_Exercise instructions_:
1. Please extract the passage of the news report on the "secret killings" scandal starting with "He failed to" and going on through "to discuss it.".
2. Name every person in the news report on the "secret killings" scandal whose own words appear inside quotation marks.
3. In the news report on the "secret killings" scandal, on what date did Dilip Saikia raise questions about the killings in the Assembly?

_Excerpted text_:
Guwahati, Nov. 18: The AGP’s defence of Prafulla Kumar Mahanta in the “secret killings” scandal lasted all of three days.

If Mahanta was pleasantly surprised by Brindaban Goswami and Co’s support in the Assembly on Thursday, the party’s U-turn today on his indictment by the Justice (retd) K.N. Saikia Commission came as a rude shock. The AGP held its expelled founder president and head of its last government morally responsible for the extra-judicial killings between 1998 and 2001.

Goswami had lent his voice to the chorus of protests and questioned the ruling Congress’s intention behind rejecting the J.N. Sarma Commission’s report — the panel absolved Mahanta of wrongdoing — when it was tabled along with the Saikia commission’s findings in the Assembly.

Three days later, he was singing a different tune. “The Saikia commission’s report has been placed and there is no denying that these unfortunate incidents (extra-judicial killings) took place. As the party president, I can say that human rights were violated.”

His colleagues Dilip Kumar Saikia and Moidul Islam Bora said Mahanta must own moral responsibility for the killings since he was then the chief minister and also in charge of the home department. “He is not in our party now but is answerable to the people as he was the chief minister as well as the home minister at the time,” Bora said.

The leader of the Opposition, Chandramohan Patowary, was among those who had sprung to Mahanta’s defence the moment Justice Saikia’s damning report was tabled. One party legislator described the report as biased.

The AGP claimed that what was said in the Assembly that day did not amount to backing or defending Mahanta. “We only said that the party’s government was not responsible. The party will not provide protection to anyone involved in the incidents,” Goswami said.

He failed to explain how Mahanta could be involved in the killings — described in the report as “Ulfocide” because the victims were relatives of Ulfa militants or people known to them — when the government he headed was not.

Dilip Saikia said he was the one who raised questions about the killings during the winter session of the Assembly on November 30, 1998, and that Justice Saikia’s report mentions it. “It is not that the party was silent. I appealed for a non-violent and peaceful Assam in the Assembly. The party now demands of the Gogoi government security for those who deposed before the Saikia commission,” the former legislator said.

On AGP legislator Nurul Hussain’s name figuring in the report, he said a meeting would be held on Wednesday to discuss it.

_Extracted data_:

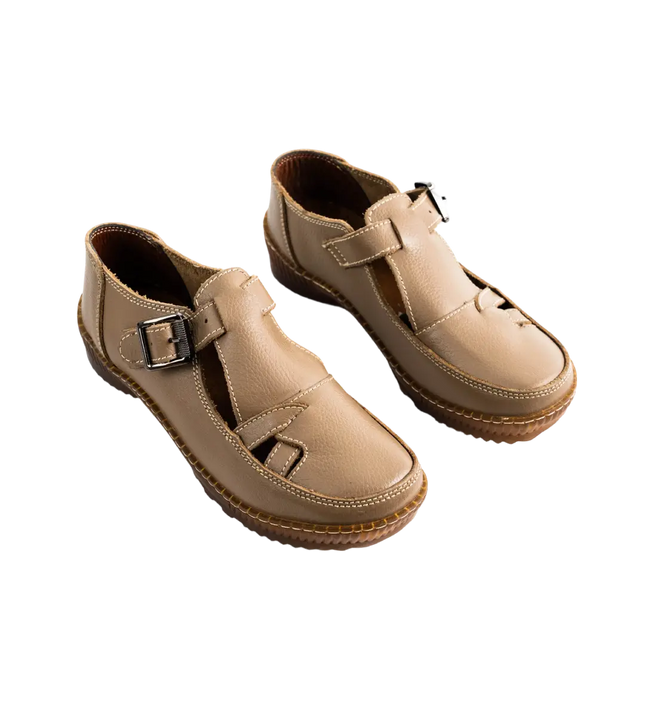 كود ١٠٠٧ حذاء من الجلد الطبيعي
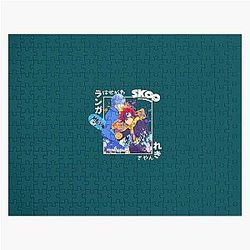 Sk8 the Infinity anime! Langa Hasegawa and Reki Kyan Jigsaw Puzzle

==

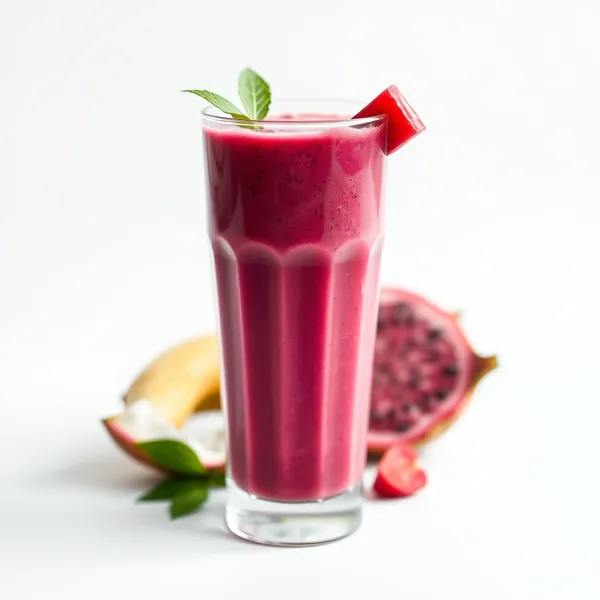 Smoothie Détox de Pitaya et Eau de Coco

_Answers to the tasks_:
1.
He failed to explain how Mahanta could be involved in the killings — described in the report as “Ulfocide” because the victims were relatives of Ulfa militants or people known to them — when the government he headed was not.

Dilip Saikia said he was the one who raised questions about the killings during the winter session of the Assembly on November 30, 1998, and that Justice Saikia’s report mentions it. “It is not that the party was silent. I appealed for a non-violent and peaceful Assam in the Assembly. The party now demands of the Gogoi government security for those who deposed before the Saikia commission,” the former legislator said.

On AGP legislator Nurul Hussain’s name figuring in the report, he said a meeting would be held on Wednesday to discuss it.

2.
Brindaban Goswami
Moidul Islam Bora
Dilip Kumar Saikia

3. November 30, 1998, during the winter session of the Assembly.